ルペン氏が「自分が大統領に当選したら、バルデラ氏を首相に任命する」と述べたことで、バルデラ氏の政治生命は最低限保障された形だ。最新の世論調査では、第1回投票支持率においてバルデラ氏は34%から38%とルペン氏より高い。RNで2人の候補者が1位と2位を占めていることは極めて心強い。
大統領選まで1年を切ったフランスでは、各政党からの候補者選びが過熱している。マクロン仏大統領率いる中道の再生党(ルネサンス=RE)では、マクロン第1次政権(2017~22年)で首相を務めたエドワール・フィリップ氏(中道右派・オライゾン党)が出馬表明している。さらに、同じ中道右派の共和党(LR)は、党首のブリュノ・ルタイヨー元内相が出馬を表明している。
史上最年少の大統領の可能性も
フランスでは近年、左派よりは右派への支持率が高まっている。一方、左派勢力では中道左派・社会党(PS)が単独指名候補を決めていないが、党第1書記のオリビエ・フォール氏などの名前が挙がっている。また、RNとは真逆の急進左派の「不服従のフランス」(LFI)は創設者のジャンリュック・メランション氏が出馬表明している。
破棄院の判決次第では、ルペン氏がブレスレットを着用したままテレビ番組に出演し、街頭演説を行うことになり、「フランスの大統領選史上前代未聞の恥ずべき状況」とメディアは懸念を示している。

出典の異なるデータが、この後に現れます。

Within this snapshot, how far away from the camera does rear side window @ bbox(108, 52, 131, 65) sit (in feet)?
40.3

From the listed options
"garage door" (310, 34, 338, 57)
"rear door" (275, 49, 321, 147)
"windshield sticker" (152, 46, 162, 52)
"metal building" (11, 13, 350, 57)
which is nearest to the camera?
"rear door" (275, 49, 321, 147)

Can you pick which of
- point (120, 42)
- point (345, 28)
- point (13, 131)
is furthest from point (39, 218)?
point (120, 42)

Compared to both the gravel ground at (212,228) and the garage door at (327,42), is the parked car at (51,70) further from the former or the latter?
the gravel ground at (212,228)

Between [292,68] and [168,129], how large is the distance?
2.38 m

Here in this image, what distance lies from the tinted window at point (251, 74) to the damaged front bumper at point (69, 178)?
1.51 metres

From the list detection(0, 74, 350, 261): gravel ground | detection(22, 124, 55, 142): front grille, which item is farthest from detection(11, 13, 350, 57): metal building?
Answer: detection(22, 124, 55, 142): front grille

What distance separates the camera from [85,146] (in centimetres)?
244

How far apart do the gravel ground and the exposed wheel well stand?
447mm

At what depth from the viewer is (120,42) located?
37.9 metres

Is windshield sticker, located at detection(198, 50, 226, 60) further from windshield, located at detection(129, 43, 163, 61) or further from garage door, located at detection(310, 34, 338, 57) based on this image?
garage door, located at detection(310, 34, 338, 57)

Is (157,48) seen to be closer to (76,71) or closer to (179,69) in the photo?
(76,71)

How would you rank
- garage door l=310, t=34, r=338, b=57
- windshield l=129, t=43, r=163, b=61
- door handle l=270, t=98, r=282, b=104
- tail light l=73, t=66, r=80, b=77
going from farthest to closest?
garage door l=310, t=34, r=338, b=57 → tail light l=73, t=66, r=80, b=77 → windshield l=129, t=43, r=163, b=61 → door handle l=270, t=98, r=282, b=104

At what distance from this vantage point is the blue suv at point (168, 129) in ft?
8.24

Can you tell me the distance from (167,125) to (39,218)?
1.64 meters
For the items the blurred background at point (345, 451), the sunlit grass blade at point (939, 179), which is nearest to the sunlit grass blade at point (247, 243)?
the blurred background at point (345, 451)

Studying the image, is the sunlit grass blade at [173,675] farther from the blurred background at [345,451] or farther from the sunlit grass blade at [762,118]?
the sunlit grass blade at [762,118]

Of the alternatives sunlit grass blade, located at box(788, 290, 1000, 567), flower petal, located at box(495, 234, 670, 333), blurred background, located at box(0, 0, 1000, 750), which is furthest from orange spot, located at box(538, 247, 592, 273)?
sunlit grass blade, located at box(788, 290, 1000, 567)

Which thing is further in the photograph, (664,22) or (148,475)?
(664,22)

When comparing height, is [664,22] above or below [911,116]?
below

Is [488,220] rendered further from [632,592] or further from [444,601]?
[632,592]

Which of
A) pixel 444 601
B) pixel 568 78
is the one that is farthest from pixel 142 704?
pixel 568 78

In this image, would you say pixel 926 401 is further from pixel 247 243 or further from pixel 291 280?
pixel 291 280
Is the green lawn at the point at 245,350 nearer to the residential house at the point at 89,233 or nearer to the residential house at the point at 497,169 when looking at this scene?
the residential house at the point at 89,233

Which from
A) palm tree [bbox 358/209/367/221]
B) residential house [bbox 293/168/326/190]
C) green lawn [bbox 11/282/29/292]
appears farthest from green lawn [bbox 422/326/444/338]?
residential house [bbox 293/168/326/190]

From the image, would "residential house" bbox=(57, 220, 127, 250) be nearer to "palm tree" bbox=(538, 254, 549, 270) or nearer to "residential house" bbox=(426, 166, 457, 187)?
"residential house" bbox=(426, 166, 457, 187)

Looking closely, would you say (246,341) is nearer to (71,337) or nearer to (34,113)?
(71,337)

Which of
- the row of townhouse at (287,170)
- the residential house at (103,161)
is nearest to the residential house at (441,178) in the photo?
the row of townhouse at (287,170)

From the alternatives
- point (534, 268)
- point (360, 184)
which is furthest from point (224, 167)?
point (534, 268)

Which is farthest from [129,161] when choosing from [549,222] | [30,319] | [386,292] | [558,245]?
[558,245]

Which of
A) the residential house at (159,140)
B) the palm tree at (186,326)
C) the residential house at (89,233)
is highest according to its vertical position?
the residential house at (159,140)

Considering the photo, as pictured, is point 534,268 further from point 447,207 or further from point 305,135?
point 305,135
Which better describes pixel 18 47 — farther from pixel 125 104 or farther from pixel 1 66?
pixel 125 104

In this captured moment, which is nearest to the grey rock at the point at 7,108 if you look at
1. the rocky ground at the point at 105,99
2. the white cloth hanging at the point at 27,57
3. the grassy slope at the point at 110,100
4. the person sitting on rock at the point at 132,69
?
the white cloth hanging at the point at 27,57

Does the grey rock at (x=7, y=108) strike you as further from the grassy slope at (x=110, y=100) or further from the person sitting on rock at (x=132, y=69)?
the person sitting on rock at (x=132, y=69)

とはいえ、苦労して逆境に耐えてきたルペン氏が引き下がる気配もない。仮にイタリア移民の血を引くバルデラ氏が大統領候補者になった場合は、史上最年少の大統領誕生ということになる。
バルデラ氏を支持する有権者には、バルデラ氏は移民抑制、治安、国民優先、EUからの主権回復という国民連合(RN)の中核路線は維持しているが、経済政策において企業寄り、自由市場重視の中道右派に近い主張を行っていることが好感されている。
地元メディアは、選挙の肝ともいえるバルデラ氏の自由市場主義的な経済政策を支持する有権者が多いと指摘している。
ルペン氏も近年、彼女の路線変更で獲得した支持層である貧困層と、社会的弱者とは相いれない過度の福祉への依存とは距離を置く発言が目立っている。人気取り政策だけでは政権政党になれないジレンマの中で、高所得の退職者、民間企業層、経営者層が支持層としてRNに加わることが期待されているからだが、党内でも議論が分かれるところだ。